Trump reklamiert Waffenruhe-Erfolg für sich: Türkische Streitkräfte stoppen Offensive in Nordsyrien

Der US-Präsident hat der Türkei den Syrien-Einmarsch ermöglicht. Das Ende der Offensive schreibt er sich selbst zu - und hebt die Türkei-Sanktionen auf.

Die Türkei hat nach Angaben von US-Präsident Donald Trump eine dauerhafte Waffenruhe in Nordsyrien verkündet. Trump sagte am Mittwoch im Weißen Haus, die türkische Regierung habe seine Regierung darüber informiert, dass sie den derzeit zeitlich begrenzten Waffenstillstand „dauerhaft“ machen werde. Die türkischen Streitkräfte würden ihre Offensive in Nordsyrien stoppen.

Trump kündigte zudem an, dass die vergangene Woche wegen der Offensive gegen die Türkei verhängten US-Sanktionen wieder aufgehoben würden. Falls die Türkei ihren Verpflichtungen allerdings nicht nachkommen werde, könnten die Sanktionen wieder eingeführt und deutlich verschärft werden. Der US-Präsident nannte dabei ausdrücklich den Schutz religiöser und ethnischer Minderheiten.

Trump hatte der am 9. Oktober begonnenen türkischen Offensive durch den Abzug von US-Truppen aus Nordsyrien den Weg bereitet. Die Operation der Türkei richtete sich gegen die Kurdenmiliz YPG, die ein Verbündeter der US-Streitkräfte im Kampf gegen die Terrormiliz Islamischer Staat (IS) war. Trump war vorgeworfen worden, die YPG im Stich gelassen zu haben. Der Präsident argumentierte, er wolle die US-Soldaten aus den „endlosen Kriegen“ abziehen.

Trump sagte am Mittwoch: „Lasst jemand anderen um diesen seit langem blutgetränkten Sand kämpfen.“ Er nahm für die USA in Anspruch, nun den „Durchbruch für eine bessere Zukunft für Syrien und den Nahen Osten“ erzielt zu haben. „Das ist ein Ergebnis, das von uns, den Vereinigten Staaten, und von keiner anderen Nation erzielt wurde.“ Er fügte hinzu: „Zahllose Leben werden jetzt als Ergebnis unserer Verhandlungen mit der Türkei gerettet. Ein Ergebnis, das erzielt wurde, ohne einen Tropfen amerikanischen Blutes zu vergießen.“

Die Kurden danken Trump

US-Vizepräsident Mike Pence hatte vergangene Woche in Ankara einen temporären Waffenstillstand ausgehandelt, der einen Rückzug der YPG aus dem Grenzgebiet vorsah. Am Dienstagabend vereinbarten der türkische Präsident Recep Tayyip Erdogan und der russische Präsident Wladimir Putin eine gemeinsame Kontrolle der nordsyrischen Grenzgebiete. Sie drohten der YPG mit Angriffen, falls diese nicht aus dem Grenzgebiet abziehen sollte. Einheiten der russischen Militärpolizei rückten am Mittwoch Richtung Nordostsyrien vor.

*DIE AUFGABE*
Schreib den obigen Artikel über die türkische Waffenruhe in Nordsyrien bitte im Anschluss an seinen letzten Satz weiter.

*GESPEICHERTE DATENSÄTZE*
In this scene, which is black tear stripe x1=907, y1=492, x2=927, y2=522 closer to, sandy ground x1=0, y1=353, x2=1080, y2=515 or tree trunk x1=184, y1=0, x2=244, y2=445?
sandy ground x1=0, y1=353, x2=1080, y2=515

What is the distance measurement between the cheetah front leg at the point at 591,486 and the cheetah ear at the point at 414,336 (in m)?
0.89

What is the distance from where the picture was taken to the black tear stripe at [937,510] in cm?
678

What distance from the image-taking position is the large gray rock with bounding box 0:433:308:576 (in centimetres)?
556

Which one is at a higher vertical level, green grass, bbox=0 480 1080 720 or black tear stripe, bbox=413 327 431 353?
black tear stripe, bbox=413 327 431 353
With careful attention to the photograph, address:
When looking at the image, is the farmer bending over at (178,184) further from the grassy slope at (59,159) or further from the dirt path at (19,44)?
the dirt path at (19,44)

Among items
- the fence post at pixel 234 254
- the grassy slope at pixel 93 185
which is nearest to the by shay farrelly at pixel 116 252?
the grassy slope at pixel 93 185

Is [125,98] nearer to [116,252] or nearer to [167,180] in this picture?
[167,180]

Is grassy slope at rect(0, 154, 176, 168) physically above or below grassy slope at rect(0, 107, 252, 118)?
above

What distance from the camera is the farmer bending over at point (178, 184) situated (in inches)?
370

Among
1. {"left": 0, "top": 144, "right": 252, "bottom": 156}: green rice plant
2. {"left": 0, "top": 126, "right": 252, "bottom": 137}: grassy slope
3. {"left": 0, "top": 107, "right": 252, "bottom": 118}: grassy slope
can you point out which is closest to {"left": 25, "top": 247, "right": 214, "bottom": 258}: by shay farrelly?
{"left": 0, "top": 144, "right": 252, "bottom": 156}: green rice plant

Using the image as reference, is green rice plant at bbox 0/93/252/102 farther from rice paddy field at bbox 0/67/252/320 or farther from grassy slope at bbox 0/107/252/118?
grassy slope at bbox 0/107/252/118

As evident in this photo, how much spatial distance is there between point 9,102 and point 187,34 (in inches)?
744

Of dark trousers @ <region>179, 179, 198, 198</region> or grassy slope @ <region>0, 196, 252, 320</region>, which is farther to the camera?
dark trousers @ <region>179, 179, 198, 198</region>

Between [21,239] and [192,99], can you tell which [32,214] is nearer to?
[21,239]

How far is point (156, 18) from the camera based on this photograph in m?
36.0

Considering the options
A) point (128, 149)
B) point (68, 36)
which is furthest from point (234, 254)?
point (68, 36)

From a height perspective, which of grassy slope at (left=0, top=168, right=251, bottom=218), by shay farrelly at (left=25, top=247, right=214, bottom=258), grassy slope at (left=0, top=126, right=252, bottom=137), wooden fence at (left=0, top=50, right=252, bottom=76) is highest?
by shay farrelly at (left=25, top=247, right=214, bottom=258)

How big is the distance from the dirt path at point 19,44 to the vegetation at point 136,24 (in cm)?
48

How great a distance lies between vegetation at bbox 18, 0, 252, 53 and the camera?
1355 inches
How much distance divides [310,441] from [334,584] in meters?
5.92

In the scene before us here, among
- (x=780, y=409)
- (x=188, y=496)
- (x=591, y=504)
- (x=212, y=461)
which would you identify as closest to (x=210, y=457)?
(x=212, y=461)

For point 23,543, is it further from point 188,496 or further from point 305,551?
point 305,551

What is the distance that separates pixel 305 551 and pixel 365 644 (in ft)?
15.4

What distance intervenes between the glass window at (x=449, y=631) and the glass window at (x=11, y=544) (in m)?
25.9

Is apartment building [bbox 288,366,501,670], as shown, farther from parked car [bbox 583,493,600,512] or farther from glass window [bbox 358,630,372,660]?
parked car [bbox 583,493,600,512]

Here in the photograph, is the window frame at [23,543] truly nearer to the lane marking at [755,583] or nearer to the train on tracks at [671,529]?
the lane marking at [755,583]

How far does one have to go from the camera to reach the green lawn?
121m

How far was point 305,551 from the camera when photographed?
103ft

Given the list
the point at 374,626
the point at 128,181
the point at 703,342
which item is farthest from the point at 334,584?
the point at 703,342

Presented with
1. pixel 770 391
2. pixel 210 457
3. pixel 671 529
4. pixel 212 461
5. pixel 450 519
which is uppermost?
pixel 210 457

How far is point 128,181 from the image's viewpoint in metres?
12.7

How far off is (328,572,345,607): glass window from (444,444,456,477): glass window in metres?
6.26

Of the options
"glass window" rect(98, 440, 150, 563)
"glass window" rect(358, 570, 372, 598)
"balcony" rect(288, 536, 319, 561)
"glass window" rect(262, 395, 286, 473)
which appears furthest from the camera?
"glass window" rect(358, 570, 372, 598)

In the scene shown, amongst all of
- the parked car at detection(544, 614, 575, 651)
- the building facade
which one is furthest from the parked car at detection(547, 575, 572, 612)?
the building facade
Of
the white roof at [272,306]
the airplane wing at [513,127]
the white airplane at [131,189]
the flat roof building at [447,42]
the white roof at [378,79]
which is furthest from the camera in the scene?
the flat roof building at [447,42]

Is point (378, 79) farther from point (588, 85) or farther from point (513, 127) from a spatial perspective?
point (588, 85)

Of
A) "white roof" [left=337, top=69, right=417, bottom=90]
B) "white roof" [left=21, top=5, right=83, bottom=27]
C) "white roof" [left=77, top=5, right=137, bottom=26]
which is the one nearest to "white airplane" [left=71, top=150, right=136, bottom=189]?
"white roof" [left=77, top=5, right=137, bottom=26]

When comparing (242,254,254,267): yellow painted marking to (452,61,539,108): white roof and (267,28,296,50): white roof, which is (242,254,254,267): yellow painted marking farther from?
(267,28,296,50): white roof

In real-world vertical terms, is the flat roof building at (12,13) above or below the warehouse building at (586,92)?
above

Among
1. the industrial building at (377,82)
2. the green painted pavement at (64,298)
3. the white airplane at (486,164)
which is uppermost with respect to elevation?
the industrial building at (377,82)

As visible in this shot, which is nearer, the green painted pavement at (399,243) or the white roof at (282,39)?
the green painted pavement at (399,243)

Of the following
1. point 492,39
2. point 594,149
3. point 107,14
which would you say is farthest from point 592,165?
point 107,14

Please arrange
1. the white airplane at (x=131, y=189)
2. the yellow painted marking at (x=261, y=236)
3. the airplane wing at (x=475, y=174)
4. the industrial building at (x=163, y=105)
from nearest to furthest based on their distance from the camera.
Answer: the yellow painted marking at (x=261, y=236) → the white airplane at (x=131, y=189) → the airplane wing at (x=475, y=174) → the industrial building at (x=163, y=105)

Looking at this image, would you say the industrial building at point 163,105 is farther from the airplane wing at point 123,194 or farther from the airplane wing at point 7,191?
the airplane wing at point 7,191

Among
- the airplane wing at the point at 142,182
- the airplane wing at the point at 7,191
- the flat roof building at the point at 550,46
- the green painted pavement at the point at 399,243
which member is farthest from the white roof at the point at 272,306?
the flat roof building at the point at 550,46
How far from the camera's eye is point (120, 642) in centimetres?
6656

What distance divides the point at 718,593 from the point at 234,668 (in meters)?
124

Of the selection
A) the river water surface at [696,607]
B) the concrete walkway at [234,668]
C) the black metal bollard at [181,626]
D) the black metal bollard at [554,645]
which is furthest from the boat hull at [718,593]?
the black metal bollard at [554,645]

*ERGEBNIS DER AUFGABE*
Trump sagte, er habe auch mit dem Kommandeur der von der YPG dominierten Syrischen Demokratischen Kräfte (SDF), Maslum Abdi, gesprochen. Maslum sei „dankbar“ für das Engagement der USA. „Wir haben die Leben vieler, vieler Kurden gerettet.“ Trump schrieb auf Twitter, er freue sich auf ein baldiges Treffen mit General Maslum. Nähere Einzelheiten zu einer möglichen Zusammenkunft nannte er nicht.

Die syrischen Kurden lobten Trumps Rolle bei der Vereinbarung einer Waffenruhe im Norden des Landes. „Wir danken Präsident Trump für seine unermüdlichen Bemühungen“, die den „brutalen Angriff“ der Türkei und „dschihadistischer Gruppen“ gestoppt haben“, erklärte Maslum nach Angaben von SDF-Sprecher Mustafa Bali. Demnach sagte Maslum weiter, Trump habe ein Festhalten an der Partnerschaft mit den SDF sowie langfristige Unterstützung versprochen.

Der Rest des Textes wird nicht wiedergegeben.